### [DESCRIPTION DE LA TÂCHE]
Recopiez le passage allant de la ligne qui contient « How far from the camera's » jusqu'à la fin des lignes, en remplaçant « green cap » par « green hat » et sans rien modifier d'autre.

### [INFORMATIONS FOURNIES]
------------------------------------------------------------------------

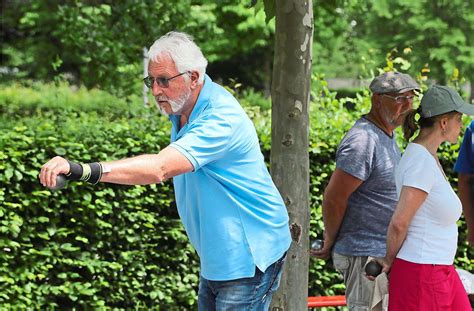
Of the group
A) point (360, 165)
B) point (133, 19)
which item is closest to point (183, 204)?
point (360, 165)

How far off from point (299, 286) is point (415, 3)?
83.8ft

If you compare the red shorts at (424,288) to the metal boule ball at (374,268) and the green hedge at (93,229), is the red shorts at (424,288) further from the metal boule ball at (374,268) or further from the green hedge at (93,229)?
the green hedge at (93,229)

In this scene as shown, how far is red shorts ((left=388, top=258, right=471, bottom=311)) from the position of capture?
13.4ft

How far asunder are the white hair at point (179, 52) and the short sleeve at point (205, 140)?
0.20 metres

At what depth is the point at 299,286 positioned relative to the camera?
4.89 metres

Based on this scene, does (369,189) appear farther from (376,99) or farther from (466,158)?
(466,158)

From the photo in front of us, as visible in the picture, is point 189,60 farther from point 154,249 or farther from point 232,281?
point 154,249

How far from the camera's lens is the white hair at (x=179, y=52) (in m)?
3.48

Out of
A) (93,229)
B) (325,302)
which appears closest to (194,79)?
(325,302)

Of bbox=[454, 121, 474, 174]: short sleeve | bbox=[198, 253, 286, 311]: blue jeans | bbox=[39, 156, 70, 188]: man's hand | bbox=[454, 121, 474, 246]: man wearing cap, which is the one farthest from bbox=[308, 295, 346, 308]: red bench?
bbox=[39, 156, 70, 188]: man's hand

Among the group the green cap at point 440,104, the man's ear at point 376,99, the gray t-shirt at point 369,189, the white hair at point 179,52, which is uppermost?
the white hair at point 179,52

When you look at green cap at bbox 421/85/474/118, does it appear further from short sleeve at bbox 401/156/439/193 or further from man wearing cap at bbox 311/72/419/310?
man wearing cap at bbox 311/72/419/310

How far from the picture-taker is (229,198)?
138 inches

------------------------------------------------------------------------

### [RÉPONSE À L'EXERCICE]
How far from the camera's lens is the white hair at (x=179, y=52) (in m)?
3.48

Out of
A) (93,229)
B) (325,302)
which appears closest to (194,79)?
(325,302)

Of bbox=[454, 121, 474, 174]: short sleeve | bbox=[198, 253, 286, 311]: blue jeans | bbox=[39, 156, 70, 188]: man's hand | bbox=[454, 121, 474, 246]: man wearing cap, which is the one farthest from bbox=[308, 295, 346, 308]: red bench?
bbox=[39, 156, 70, 188]: man's hand

Among the group the green hat at point 440,104, the man's ear at point 376,99, the gray t-shirt at point 369,189, the white hair at point 179,52, which is uppermost?
the white hair at point 179,52

When you look at green hat at bbox 421/85/474/118, does it appear further from short sleeve at bbox 401/156/439/193 or further from man wearing cap at bbox 311/72/419/310?
man wearing cap at bbox 311/72/419/310

How far from the picture-taker is (229,198)?
138 inches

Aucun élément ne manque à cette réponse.